Want to engage students in reading comprehension? Start with short films

“What is a text?”

This is one of the first questions that I ask my fifth grade students at the beginning of the school year. Typically their answers include a book or an article; some form of print on the page. I start a chart listing their responses and set it aside. A few weeks later after analyzing short films, we look at the chart again and consider the following: 

When we viewed these films, did we…

  • State claims? 

  • Provide evidence to support our claims?

  • Give reasons why the evidence is important? 

“Yes? So, could a short film be considered a text?” 

Heads nod. 

I love this moment. I feel like a magician pulling a rabbit out of my hat! Surprise, you have been reading these films!


Scaffolding Students’ Literary Analysis 

Before this revelation about films, we spend a few weeks viewing, discussing and writing about them. I use the following teaching moves to guide our process. 

  1. We watch and enjoy the film together. 

  2. I scaffold text interpretation, using Visual Thinking Strategies (VTS), by asking students: 

    • What is going on in this film? 

    • What do you see that makes you say that?

    • What else do you see?

  3. We watch the film a second time with a few claims in mind. I suggest that students jot notes in their reading notebook so that they can refer to them during our class discussion.

  4. I facilitate a whole class discussion and replay important parts per students request. Just as we reread printed texts, we “re-watch” parts of the film in search of evidence to support claims.  Hence, we have purposeful close reading!

***For more on Visual Thinking Strategies, check out the article by Edutopia linked here.

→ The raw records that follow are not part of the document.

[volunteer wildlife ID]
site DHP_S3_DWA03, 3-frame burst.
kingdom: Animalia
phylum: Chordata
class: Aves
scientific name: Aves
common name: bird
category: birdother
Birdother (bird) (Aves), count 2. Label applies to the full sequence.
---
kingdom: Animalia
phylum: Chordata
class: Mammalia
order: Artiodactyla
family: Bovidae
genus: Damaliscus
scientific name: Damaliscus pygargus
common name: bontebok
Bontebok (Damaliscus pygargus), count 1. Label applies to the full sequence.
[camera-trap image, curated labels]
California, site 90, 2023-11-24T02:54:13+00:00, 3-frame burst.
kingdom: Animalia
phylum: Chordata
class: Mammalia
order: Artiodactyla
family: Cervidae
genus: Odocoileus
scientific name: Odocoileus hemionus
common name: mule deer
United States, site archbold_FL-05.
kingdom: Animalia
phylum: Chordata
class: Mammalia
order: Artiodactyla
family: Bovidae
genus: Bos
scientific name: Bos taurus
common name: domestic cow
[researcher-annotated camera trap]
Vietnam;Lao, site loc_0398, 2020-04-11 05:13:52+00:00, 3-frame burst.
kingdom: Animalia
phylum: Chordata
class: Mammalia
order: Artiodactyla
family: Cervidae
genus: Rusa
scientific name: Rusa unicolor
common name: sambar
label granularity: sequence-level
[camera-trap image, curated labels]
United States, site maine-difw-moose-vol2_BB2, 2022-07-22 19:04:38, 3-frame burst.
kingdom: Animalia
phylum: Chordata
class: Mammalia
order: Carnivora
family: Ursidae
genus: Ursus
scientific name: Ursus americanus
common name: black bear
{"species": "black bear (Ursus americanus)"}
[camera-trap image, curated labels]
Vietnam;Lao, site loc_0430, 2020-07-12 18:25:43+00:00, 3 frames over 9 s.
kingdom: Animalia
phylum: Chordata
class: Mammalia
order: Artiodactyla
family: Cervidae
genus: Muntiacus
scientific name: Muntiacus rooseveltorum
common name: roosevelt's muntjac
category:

Claim, Evidence, Reason and Written Response

The VTS questions support students in stating a claim about a text, providing evidence to support it, and explaining the reasons it is important. This process, called Claim, Evidence, Reason (CER), is a critical strand in state education standards for students in Grades 3-12. Below is an anchor chart I created with students following their analysis and discussion of the short film, Snack Attack.

Senatore 2024

Your lesson could end with charting or having students jot down some new insights about the film. You could also extend the lesson to include short written response like the example below. Once students gain confidence in short response, they practice on their own by supporting another claim from the same film. I support students who need more help in small groups. 

Senatore, 2024

Transitioning to Printed Text

This leads me to the main reason I love teaching reading comprehension with short films. Yes, the films are engaging, but what makes this work so powerful is that is it’s accessible to ALL students regardless of reading ability. With films, you take away the barrier of print and get right to the work of interpretation. Once students have learned and practiced analytical skills with short films, they are ready to analyze written texts. Below is a possible sequence from texts with images to texts with print for students’ verbal and written analysis.

Senatore, 2024

Whether analyzing short films or novels, it is critical to create spaces where students co-construct meaning and learn from one another in whole class and small group settings. Starting this process with short films scaffolds the complexities of literary analysis and interpretation and yields more engaged and skilled student readers and writers.